How leverage works on crypto exchanges
You post margin (collateral) and the exchange lets you open a position much larger than that margin. Perpetual futures are the most common vehicle: on Binance or Bybit, 10x leverage on BTC/USDT means $1,000 USDT of margin lets you open a $10,000 long or short. Profit and loss accrue on the full $10,000 notional, but only your $1,000 is at risk — until a move against you burns through it, at which point the position is liquidated.
Two leverage categories to distinguish:
- Isolated margin — margin is scoped to a single position; a liquidation only loses that position’s collateral.
- Cross margin — all collateral in the account backs all open positions. A single bad trade can drain the whole account but lets winning positions “rescue” losers.
DeFi lending protocols like Aave and Morpho offer a different flavor: you deposit ETH, borrow USDC against it, swap for more ETH, deposit again. Each cycle adds leverage but the loan needs to stay above a liquidation LTV.

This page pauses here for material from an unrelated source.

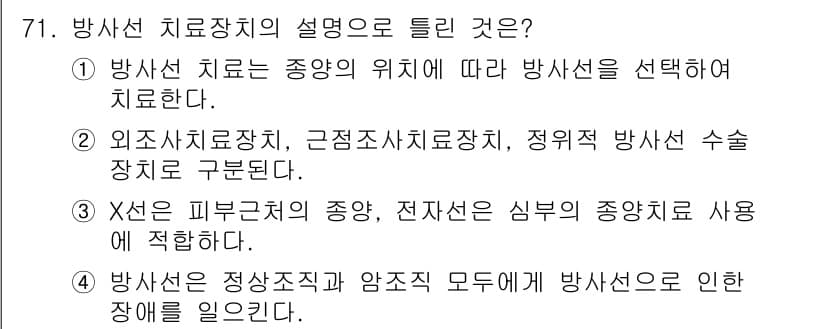 의공산업기사 2015년 71번 - 정답과 핵심 포인트를 검수 중인 기출문제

Why crypto leverage is different
Equity brokers offer ~2x retail leverage and ~4x intraday. Crypto exchanges offer 10x-100x with near-instant execution and 24/7 markets. Combined with crypto’s native volatility, a 5% adverse move — common in a single hour — wipes out 50x leverage entirely. This is how a single whale liquidation can trigger a cascade: forced selling depresses price further, triggering more liquidations, and so on.
Risks and considerations
Treat leverage as a tool for specific trades, not a default mode. Key discipline points: size the position so a liquidation loss is acceptable, use isolated margin for directional bets, set stop-losses well above the liquidation price, and watch the funding rate on perpetuals — positive funding means longs are paying shorts (often for days in a bull market), and the slow bleed can destroy a “winning” trade by expiry. Most professional desks cap effective leverage well below the exchange maximum for a reason.